- TO DO -
Reproduce the lines in the records below, from the line with "Out of the items listed as" up to and including the last line of the records, with no changes.
[ROWS start]
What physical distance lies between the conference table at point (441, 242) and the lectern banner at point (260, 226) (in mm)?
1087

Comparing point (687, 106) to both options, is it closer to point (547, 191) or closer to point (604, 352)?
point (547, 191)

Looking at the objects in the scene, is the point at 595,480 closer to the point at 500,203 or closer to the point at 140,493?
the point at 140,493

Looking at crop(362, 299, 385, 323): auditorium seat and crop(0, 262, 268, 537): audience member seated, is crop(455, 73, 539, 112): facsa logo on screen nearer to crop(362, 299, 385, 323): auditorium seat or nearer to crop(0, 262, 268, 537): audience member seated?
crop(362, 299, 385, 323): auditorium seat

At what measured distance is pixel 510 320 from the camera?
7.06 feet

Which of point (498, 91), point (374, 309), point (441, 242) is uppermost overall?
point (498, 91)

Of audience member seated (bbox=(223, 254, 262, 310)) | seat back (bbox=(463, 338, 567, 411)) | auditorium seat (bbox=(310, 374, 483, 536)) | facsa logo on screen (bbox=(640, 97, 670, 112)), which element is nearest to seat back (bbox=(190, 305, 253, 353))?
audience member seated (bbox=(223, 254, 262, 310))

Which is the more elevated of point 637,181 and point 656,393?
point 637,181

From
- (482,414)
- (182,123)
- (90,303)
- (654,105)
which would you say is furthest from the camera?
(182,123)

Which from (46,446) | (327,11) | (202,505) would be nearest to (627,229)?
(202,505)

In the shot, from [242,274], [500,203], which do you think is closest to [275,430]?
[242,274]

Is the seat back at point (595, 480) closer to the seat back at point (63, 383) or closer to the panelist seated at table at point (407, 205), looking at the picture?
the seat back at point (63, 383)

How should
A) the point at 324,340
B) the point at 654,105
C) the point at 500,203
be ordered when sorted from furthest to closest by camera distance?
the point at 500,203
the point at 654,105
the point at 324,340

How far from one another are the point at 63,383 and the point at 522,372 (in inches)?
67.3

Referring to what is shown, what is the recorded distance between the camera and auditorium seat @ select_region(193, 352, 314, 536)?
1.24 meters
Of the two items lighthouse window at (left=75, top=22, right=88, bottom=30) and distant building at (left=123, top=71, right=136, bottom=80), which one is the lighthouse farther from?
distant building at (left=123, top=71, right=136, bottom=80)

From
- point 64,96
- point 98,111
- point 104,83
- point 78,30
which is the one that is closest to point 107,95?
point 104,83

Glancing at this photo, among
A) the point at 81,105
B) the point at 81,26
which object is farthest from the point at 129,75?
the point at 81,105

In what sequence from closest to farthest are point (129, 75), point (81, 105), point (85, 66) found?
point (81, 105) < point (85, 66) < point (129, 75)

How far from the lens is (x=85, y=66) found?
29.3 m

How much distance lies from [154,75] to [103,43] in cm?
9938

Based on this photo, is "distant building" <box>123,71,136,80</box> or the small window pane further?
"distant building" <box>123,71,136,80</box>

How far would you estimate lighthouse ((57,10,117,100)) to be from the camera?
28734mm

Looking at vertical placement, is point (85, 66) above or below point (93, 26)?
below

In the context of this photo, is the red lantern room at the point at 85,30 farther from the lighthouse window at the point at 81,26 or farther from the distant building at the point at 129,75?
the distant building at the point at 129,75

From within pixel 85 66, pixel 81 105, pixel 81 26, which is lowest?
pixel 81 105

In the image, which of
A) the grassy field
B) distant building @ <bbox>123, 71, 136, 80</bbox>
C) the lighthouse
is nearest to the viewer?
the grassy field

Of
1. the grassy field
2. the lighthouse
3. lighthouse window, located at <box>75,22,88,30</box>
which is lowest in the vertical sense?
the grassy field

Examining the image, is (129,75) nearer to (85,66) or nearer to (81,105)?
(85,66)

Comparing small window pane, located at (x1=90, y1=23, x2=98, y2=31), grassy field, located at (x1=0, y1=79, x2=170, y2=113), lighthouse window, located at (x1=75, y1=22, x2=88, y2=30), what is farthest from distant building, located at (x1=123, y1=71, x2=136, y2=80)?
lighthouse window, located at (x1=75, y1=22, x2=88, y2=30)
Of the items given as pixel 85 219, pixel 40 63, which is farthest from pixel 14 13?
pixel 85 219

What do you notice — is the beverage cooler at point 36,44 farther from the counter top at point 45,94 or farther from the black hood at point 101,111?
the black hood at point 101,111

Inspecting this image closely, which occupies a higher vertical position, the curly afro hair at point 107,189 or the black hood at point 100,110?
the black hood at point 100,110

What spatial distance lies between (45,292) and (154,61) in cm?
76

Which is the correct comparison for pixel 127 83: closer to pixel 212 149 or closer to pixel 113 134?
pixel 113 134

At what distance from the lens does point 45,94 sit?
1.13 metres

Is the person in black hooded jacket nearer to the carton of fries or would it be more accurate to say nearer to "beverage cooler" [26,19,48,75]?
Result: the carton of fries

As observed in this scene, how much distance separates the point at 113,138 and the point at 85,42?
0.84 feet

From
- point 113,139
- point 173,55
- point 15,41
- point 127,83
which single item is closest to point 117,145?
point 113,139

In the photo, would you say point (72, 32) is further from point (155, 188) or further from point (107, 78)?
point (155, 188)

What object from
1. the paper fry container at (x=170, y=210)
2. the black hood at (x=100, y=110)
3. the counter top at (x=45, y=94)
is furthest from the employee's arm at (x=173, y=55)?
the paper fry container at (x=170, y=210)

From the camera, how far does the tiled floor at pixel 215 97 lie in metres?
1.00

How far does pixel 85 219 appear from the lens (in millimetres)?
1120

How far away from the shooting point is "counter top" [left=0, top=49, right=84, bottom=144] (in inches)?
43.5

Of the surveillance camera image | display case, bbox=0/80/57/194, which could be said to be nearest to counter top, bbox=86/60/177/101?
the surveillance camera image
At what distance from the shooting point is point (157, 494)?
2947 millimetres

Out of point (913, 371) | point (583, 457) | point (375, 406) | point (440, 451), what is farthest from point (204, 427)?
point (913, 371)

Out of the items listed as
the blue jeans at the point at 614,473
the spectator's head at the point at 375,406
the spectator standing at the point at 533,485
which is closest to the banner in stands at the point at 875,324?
[ROWS end]
- RESPONSE FOR THIS EXERCISE -
Out of the items listed as
the blue jeans at the point at 614,473
the spectator's head at the point at 375,406
the spectator standing at the point at 533,485
which is closest to the banner in stands at the point at 875,324?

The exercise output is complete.